▶ WHAT YOU WILL DO:
Which lines run from the line with "ארץ יין | אילן נחום - ספר צילום" through the line with "Желтая газета. Только звезды 37-2016" in the entries below? Print them exactly, both ends included, and nothing more.

▶ RAW DATA:
• • • • • • •

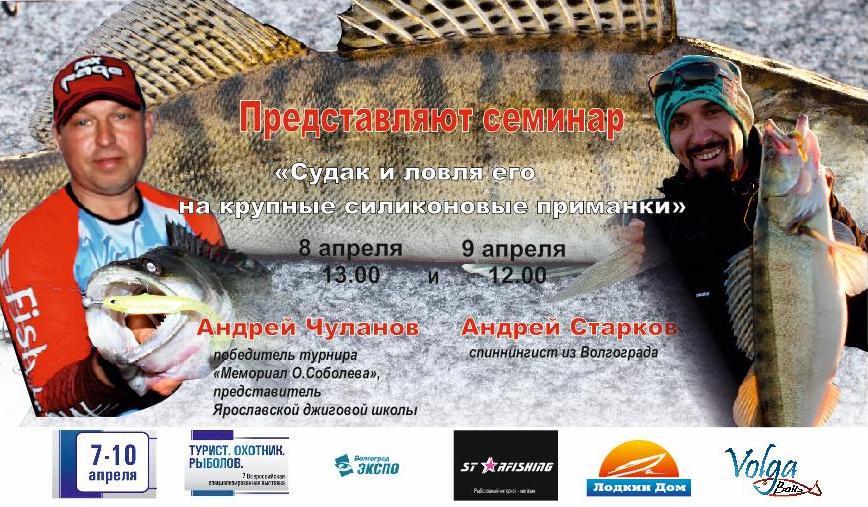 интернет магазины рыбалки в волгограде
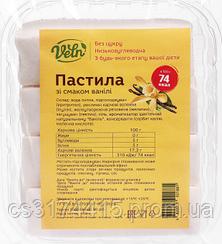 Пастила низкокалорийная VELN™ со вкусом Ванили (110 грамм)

• • • • • • •

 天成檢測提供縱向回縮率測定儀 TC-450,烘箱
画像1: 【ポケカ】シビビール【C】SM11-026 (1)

• • • • • • •

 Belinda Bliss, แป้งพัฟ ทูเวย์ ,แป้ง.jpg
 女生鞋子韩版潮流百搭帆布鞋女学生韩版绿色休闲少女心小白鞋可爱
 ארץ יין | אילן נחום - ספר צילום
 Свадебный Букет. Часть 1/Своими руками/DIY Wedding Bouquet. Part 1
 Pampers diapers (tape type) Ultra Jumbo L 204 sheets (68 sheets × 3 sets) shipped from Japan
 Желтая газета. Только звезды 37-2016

• • • • • • •

▶ RESPONSE TO THIS TASK:
 ארץ יין | אילן נחום - ספר צילום
 Свадебный Букет. Часть 1/Своими руками/DIY Wedding Bouquet. Part 1
 Pampers diapers (tape type) Ultra Jumbo L 204 sheets (68 sheets × 3 sets) shipped from Japan
 Желтая газета. Только звезды 37-2016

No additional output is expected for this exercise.